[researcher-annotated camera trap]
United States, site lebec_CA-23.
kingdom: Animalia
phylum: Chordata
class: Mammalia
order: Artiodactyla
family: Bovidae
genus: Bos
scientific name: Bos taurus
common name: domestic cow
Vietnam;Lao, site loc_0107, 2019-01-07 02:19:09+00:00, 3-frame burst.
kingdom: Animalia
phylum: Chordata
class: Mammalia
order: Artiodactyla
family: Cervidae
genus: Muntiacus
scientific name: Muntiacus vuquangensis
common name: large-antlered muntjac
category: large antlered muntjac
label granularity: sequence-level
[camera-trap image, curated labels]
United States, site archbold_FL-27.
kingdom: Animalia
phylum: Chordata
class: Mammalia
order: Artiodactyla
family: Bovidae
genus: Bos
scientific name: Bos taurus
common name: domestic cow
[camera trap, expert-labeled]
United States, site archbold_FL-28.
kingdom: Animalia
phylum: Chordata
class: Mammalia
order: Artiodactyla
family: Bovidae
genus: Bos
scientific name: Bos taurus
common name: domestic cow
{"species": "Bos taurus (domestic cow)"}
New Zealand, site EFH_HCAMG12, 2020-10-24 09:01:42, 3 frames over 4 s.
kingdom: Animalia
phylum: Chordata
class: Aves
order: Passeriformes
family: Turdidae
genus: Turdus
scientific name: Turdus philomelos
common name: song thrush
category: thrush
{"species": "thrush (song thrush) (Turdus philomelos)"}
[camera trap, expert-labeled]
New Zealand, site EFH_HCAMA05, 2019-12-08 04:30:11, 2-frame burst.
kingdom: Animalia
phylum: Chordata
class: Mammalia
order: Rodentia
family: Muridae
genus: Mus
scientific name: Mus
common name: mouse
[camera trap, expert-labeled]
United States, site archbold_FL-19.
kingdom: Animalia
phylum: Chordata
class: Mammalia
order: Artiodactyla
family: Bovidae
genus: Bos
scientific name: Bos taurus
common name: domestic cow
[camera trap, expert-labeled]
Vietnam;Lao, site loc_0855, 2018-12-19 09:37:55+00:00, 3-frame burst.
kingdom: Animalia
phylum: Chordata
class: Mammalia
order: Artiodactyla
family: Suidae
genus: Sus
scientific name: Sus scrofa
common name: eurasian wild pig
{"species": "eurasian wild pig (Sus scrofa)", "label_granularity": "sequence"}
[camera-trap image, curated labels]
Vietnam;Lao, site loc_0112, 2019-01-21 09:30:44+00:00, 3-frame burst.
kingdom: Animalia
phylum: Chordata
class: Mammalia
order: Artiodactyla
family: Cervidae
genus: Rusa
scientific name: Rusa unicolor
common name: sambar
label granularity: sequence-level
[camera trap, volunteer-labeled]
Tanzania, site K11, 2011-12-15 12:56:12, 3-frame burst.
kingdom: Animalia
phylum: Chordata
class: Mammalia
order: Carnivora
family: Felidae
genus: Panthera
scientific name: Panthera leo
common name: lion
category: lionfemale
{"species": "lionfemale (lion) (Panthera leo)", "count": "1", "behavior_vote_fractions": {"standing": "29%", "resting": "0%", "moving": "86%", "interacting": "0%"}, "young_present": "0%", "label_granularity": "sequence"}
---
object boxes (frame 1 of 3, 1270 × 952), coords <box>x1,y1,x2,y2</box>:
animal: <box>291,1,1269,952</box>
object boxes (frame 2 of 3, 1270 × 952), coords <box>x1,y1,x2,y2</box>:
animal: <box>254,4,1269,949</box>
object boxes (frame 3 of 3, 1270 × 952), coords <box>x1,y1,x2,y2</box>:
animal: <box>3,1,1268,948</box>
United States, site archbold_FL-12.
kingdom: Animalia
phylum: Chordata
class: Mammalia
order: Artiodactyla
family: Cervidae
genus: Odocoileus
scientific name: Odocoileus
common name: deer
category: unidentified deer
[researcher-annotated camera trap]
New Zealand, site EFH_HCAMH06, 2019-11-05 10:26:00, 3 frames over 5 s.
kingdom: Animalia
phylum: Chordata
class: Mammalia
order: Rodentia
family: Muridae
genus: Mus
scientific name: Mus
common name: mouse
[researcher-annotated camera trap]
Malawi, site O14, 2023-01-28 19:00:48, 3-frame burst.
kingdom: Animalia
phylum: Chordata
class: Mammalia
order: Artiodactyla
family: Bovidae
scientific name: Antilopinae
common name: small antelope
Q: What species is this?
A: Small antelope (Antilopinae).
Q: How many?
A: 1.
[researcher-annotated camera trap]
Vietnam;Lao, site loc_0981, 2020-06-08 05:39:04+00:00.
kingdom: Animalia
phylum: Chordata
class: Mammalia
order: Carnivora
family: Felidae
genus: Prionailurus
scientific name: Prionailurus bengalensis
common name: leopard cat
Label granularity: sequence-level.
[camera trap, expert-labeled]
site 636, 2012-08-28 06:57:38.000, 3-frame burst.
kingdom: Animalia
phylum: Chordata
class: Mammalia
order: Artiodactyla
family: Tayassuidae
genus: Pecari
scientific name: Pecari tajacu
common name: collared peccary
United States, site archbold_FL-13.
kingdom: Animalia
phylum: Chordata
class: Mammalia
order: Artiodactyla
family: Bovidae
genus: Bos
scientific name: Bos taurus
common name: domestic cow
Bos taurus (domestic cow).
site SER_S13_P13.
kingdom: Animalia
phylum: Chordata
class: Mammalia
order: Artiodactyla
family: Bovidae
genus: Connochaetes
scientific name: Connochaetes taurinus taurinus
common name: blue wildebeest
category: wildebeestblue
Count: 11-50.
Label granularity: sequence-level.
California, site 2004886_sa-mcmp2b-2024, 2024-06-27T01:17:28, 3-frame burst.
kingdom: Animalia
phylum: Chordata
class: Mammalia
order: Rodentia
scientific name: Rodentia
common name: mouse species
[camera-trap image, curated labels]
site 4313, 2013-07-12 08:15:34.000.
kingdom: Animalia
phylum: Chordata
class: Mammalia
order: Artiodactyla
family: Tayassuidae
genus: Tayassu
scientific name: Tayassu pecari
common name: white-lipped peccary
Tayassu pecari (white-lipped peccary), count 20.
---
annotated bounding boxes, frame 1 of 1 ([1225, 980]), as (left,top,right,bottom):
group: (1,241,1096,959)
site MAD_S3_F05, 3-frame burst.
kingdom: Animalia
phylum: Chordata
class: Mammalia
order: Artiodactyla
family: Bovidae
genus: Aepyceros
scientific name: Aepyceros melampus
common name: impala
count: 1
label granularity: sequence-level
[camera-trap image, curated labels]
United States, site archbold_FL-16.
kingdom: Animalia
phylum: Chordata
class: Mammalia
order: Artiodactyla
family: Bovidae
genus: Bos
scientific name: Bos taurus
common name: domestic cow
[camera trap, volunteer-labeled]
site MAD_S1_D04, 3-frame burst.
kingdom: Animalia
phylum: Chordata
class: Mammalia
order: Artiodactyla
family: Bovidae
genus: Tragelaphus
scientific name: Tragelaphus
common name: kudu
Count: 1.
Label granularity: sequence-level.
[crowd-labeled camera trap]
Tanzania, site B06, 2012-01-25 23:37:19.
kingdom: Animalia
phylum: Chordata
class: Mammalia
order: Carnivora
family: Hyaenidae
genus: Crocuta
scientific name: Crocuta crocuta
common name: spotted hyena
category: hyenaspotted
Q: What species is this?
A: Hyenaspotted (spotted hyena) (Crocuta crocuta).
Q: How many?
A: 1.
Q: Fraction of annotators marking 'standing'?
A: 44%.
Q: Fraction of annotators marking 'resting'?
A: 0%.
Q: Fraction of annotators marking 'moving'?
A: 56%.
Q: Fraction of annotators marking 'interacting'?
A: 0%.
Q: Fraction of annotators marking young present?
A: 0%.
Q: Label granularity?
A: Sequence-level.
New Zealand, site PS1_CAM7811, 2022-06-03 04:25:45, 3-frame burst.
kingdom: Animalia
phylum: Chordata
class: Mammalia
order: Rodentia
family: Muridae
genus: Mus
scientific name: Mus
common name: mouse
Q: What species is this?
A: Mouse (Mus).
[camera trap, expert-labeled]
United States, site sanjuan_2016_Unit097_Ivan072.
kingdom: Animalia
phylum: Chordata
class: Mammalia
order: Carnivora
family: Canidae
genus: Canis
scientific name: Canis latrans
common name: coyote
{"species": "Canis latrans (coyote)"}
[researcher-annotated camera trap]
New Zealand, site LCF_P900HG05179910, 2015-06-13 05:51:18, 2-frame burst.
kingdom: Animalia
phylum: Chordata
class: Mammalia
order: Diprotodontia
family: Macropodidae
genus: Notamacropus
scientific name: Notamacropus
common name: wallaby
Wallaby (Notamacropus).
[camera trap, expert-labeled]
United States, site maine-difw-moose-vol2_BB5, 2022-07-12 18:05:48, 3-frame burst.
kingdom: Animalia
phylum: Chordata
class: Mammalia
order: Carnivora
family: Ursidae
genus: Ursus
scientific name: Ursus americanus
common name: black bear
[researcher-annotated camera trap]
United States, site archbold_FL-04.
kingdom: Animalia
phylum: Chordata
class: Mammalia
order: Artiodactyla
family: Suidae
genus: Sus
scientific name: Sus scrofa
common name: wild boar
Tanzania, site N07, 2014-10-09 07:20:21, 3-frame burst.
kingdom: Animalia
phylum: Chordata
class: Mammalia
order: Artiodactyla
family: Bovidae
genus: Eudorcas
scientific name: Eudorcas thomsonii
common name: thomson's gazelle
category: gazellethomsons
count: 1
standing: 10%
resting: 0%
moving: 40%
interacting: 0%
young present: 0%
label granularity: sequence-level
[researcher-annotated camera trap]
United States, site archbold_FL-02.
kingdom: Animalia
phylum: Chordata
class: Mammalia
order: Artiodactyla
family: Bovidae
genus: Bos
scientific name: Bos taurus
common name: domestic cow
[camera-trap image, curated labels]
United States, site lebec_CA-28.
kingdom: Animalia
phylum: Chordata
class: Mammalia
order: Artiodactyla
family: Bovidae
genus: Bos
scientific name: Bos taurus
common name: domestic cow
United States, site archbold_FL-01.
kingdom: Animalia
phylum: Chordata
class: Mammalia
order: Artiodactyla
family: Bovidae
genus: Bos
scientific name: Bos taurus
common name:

#### Task to carry out
Search the entries above for "standing". Show every line that has it.

#### Solution
{"species": "lionfemale (lion) (Panthera leo)", "count": "1", "behavior_vote_fractions": {"standing": "29%", "resting": "0%", "moving": "86%", "interacting": "0%"}, "young_present": "0%", "label_granularity": "sequence"}
Q: Fraction of annotators marking 'standing'?
standing: 10%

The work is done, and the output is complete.